Pablo Picasso once said that “computers are useless: they can only give you answers”. However, biologists routinely discard interesting research ideas just because they do not know how to pose them to computers.
This is mainly because very few life scientists receive adequate training in scientific computing. Graduate students often take programming classes, some are familiar with databases, but all too often whatever a recent biology PhD knows about computing has been acquired through painful trial and error, and long sessions with the one graduate student in the program who is “good with computers”.
To overcome these problems, I developed a new class called “Introduction to Scientific Computing for Biologists”, whose aim is to showcase the 10 things every biologist should know about computing.

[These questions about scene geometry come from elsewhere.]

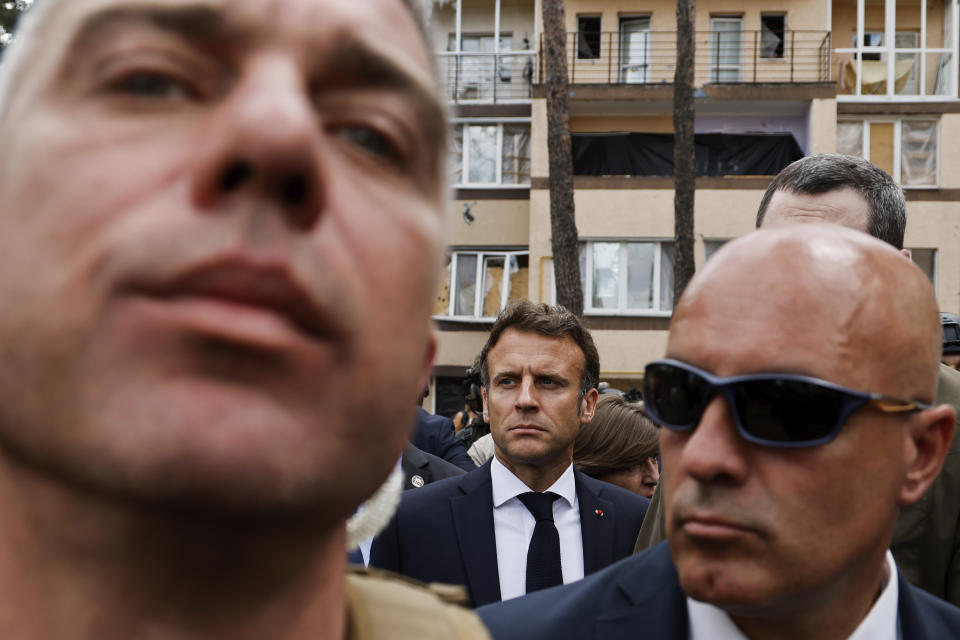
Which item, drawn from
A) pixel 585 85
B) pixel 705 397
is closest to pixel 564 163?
pixel 585 85

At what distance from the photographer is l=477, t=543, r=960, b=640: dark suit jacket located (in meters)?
2.18

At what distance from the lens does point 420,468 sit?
224 inches

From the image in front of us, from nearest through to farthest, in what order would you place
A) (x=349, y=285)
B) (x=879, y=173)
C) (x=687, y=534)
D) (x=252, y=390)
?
(x=252, y=390) < (x=349, y=285) < (x=687, y=534) < (x=879, y=173)

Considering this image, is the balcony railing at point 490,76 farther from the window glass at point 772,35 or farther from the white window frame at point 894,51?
the white window frame at point 894,51

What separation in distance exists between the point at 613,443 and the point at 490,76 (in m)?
22.3

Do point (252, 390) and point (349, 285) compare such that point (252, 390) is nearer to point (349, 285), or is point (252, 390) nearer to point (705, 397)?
point (349, 285)

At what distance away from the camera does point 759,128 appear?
25.2 m

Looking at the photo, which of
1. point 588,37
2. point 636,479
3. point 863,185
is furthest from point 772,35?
point 863,185

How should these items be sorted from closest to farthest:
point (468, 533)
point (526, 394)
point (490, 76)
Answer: point (468, 533) < point (526, 394) < point (490, 76)

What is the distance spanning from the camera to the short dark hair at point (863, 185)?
3730mm

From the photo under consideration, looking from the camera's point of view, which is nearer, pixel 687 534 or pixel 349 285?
pixel 349 285

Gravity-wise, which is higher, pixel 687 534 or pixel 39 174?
pixel 39 174

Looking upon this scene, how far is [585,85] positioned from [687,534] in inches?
929

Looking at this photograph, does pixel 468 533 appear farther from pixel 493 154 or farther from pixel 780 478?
pixel 493 154
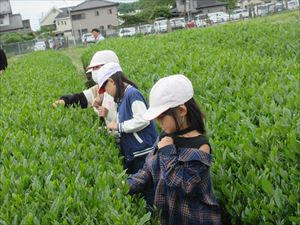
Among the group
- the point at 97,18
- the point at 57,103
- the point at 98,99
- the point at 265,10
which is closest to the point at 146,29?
the point at 265,10

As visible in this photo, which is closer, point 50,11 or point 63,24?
point 63,24

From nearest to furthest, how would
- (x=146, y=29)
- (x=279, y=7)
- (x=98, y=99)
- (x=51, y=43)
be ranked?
(x=98, y=99), (x=279, y=7), (x=146, y=29), (x=51, y=43)

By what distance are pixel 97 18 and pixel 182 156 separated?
6523 cm

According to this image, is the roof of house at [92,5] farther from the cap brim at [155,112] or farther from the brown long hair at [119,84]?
the cap brim at [155,112]

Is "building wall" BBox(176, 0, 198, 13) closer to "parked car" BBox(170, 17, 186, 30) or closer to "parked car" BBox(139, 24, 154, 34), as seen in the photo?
"parked car" BBox(139, 24, 154, 34)

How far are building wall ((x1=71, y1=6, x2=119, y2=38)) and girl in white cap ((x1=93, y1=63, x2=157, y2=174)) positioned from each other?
2466 inches

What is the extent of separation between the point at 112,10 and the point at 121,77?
207 feet

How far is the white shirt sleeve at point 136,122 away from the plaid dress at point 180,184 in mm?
884

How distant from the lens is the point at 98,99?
4.98 metres

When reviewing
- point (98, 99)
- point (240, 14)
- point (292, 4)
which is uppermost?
point (98, 99)

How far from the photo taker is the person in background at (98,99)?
184 inches

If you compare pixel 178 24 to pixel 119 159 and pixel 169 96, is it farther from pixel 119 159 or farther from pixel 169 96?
pixel 169 96

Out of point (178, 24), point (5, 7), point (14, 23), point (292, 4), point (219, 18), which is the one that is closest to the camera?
point (292, 4)

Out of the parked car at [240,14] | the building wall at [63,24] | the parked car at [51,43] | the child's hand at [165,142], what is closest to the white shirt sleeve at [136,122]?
the child's hand at [165,142]
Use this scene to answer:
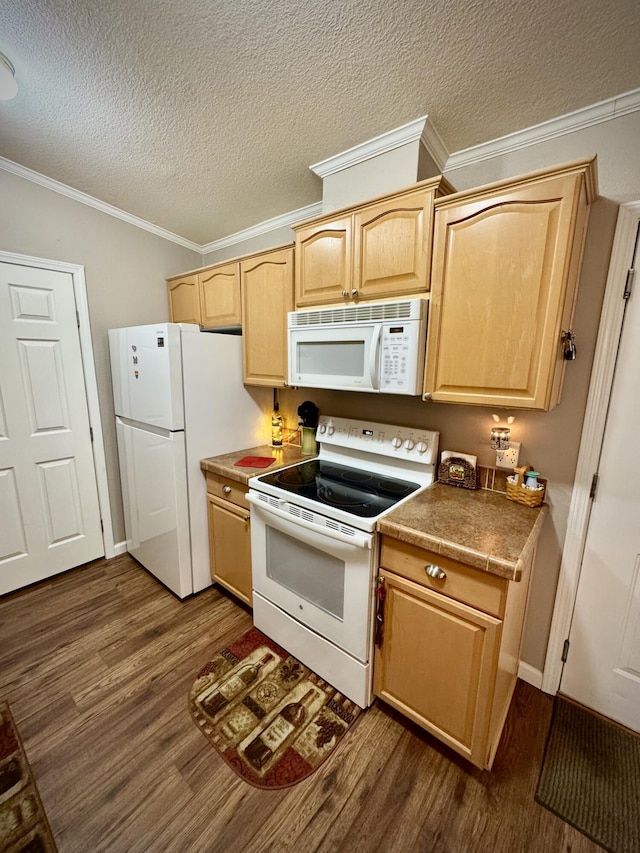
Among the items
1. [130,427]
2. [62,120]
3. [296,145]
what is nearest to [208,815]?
[130,427]

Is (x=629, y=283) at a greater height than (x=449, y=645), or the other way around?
(x=629, y=283)

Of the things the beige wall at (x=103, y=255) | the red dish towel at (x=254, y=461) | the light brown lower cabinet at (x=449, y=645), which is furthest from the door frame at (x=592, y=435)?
the beige wall at (x=103, y=255)

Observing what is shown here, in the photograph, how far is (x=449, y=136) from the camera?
4.86ft

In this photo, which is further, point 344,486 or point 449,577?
point 344,486

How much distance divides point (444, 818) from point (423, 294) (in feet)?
6.21

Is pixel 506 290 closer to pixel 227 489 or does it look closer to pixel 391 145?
pixel 391 145

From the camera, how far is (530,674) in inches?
63.6

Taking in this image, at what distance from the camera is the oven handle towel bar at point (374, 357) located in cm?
142

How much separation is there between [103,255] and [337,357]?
1.94m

Here’s my (biased) list of the top 10 tools:
- Unix/Linux — an operating system written by programmers for programmers. It provides legions of small programs that can be concatenated creating complex flow for your data.
- Version control — absolutely essential to keep everything tidily organized, and to help collaboration (in the notes, I use git).
- Basic programming — we are scientists attempting to do something new. Then–by definition!–there isn’t a program that does exactly what we want (in the notes, I use python).
- Regular expressions — can save you much time and simplify the use of text data (python again).
- Statistical computing — to have access to many packages for data analysis (R).
- Automated plotting — because you have to draw each figure many, many times (ggplot2).
- LaTeX — ideally suited for large, complex documents such as a PhD Dissertation.
- Databases — to keep all of the data (and the metadata!) organized and easily accessible (for a quick introduction, I use SQLite)
- bash scripting — a necessary evil.
- Cluster computing — to speed up computing.